Vão dizer que essa imagem é IA, mas é falta de inteligência mesmo. Caminharmos para longe dos EUA sem ter a garantia ao menos da China é uma temeridade sob todos os aspectos. Você sabia que as exportações para a China diminuíram 7,5% no primeiro semestre? Foi motivado pela busca da China por diversificação de parceiros comerciais e pelo preço menor das commodities.

    — Até tu, China?

    O Brasil ainda não virou a Venezuela.
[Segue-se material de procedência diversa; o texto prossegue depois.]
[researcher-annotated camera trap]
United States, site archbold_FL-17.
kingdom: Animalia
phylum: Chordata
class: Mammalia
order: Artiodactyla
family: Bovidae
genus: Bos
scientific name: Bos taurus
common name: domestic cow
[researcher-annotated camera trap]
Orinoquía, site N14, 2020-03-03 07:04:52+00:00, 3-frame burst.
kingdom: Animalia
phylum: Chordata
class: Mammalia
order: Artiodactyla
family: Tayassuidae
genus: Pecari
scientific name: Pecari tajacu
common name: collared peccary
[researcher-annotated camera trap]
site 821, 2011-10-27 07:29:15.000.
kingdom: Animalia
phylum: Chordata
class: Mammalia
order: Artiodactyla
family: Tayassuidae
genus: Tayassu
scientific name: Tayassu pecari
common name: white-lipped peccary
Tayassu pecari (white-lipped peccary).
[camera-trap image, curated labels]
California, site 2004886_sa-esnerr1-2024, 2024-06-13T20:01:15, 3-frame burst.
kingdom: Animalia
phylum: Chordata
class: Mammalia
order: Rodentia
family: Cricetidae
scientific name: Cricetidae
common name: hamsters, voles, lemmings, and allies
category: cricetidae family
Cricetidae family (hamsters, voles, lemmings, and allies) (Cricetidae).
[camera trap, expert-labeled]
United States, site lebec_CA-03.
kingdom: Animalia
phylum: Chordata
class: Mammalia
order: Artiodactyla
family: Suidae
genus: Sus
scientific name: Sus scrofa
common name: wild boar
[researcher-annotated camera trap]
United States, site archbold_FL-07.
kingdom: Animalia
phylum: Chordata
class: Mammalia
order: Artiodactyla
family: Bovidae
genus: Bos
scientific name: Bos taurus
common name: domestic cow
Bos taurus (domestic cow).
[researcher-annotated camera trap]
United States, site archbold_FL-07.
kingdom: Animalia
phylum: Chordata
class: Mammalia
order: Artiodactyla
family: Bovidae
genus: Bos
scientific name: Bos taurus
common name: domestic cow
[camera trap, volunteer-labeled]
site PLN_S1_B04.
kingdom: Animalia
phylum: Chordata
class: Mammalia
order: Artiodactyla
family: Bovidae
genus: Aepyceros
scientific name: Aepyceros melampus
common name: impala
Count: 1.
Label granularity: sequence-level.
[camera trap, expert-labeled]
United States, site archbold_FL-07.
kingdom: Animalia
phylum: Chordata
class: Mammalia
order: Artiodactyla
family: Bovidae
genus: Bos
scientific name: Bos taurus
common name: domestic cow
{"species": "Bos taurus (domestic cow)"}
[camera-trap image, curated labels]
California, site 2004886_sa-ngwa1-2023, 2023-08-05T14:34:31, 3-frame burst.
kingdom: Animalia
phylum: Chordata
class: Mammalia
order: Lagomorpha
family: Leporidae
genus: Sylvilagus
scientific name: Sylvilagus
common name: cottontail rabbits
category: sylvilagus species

Mas falta pouco.

    — Falta um dedinho.

    Um dedinho de censura.

    Um dedinho de autoritarismo.

    Um dedinho de desprezo pela democracia.

    A Venezuela não foi do céu ao inferno num pulo. Ela escorregou. Devagar.

    Primeiro, o “nós contra eles”, a luta de classes. Depois, calaram as vozes dissonantes.

    Em seguida, passaram a governar por decretos e punir quem ousasse discordar.

    O povo? Assistia. Desesperava. Emudecia.

    — Isso aqui, iô iô… é um pouquinho da Venezuela iá iá…

    Temos um presidente que defende ditaduras e silencia sobre abusos, desde que venham dos “companheiros”.

    Um STF que legisla, julga, cassa, pune — tudo junto, ao mesmo tempo, e sem contraditório.

    E um Congresso que parece não se incomodar com o próprio encolhimento.

    Enquanto isso, a população assiste ao país ser governado por algoritmos de vingança.

    A economia desacelera. O dólar sobe. As exportações caem. E a resposta do governo?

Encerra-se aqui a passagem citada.